The number of convicts in solitary has exploded in the last quarter-century due to a spike in stringent sentencing policies and the "overcriminalization" of historically low-priority offenses, according to the ACLU. Prisoners can be sent to solitary for as little as a day or as much as two decades.

Fathi said many inmates are sent to "the hole" for a wide range of reasons — from serious offenses like attacking a fellow convict to relatively minor transgressions that many critics deem arbitrary.

"It's really shocking how trivial some of the offenses are that land someone in solitary," Fathi said. "You could be sent there because you have too many postage stamps or because you have prescription medication that has expired. The most trivial things imaginable have landed people in this extremely harsh and punitive environment."

He added: "Just because you're in solitary doesn't mean you've done something serious."

A recent lawsuit in New Mexico claims that officials kept a 73-year-old grandmother in solitary confinement for close to five weeks — and deprived her of cancer medication, according to the Associated Press. 

The woman, Carol Lester, was sent to solitary at New Mexico Women's Correctional Facility after she complained to legislators about her medication, the wire service reported.

Disturbing allegations
Advocates for the Dallas Five say they hope that when proceedings get underway at the Luzerne County Courthouse in Wilkes-Barre, Pa., on Monday, the truth about the inmates will finally be known.

Delaney and Grote, speaking on behalf of the inmates, said that guards at SCI Dallas initially targeted the six inmates after they voiced complaints about conditions in solitary to the Human Rights Coalition, which published a comprehensive report that identified the prisoners by name.

In response to allegedly rampant mistreatment — including food deprivation, mail destruction, beatings, medical neglect and various other abuses — the six inmates decided to cover their cell windows with bedding in order to draw the attention of their counselors, state police, the District Attorney and the Public Defender's Office, according to Grote.

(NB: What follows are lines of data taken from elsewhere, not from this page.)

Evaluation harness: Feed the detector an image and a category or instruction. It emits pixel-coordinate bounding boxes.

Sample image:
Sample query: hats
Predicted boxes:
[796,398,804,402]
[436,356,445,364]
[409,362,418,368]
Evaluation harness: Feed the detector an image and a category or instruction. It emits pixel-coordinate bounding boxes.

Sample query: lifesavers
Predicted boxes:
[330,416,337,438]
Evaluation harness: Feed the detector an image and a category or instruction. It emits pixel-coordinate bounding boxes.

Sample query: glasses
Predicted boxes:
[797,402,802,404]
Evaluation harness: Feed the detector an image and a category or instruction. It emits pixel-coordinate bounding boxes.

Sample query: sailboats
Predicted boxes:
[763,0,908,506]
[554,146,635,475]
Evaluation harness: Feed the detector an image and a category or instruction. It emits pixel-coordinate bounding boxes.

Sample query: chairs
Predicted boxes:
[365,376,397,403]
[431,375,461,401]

Advocates for the inmates allege that corrections officers responded to the barricade by "viciously attacking them with electro-shock shields, tazers, fists and pepper-spray," according to a release from the Human Rights Coalition, which has called for the abolition of solitary confinement in Pennsylvania.

Following the alleged attack, most of the group of six were transferred to other prisons. And in August 2010, the county brought criminal rioting charges against them, Grote said.

When reached for comment a week before the trial was set to begin, a representative for Luzerne County District Attorney Stefanie J. Salavantis said she was not available.

Delaney said that she hopes the trial launches a popular discussion about the potential for abuses in solitary confinement in penal institutions across the country.

"The public is going to get a chance to see what's really going on," she said. "A lot of people just think that you put people in prison and you throw away the key, and whatever people want to do to them while they're in there is okay. But it’s not okay."

Grote said the stakes are high for the defendants.

"We hope for an acquittal," Grote said. "A guilty verdict threatens to criminalize anyone who tries to speak out against their own degradation and abuse."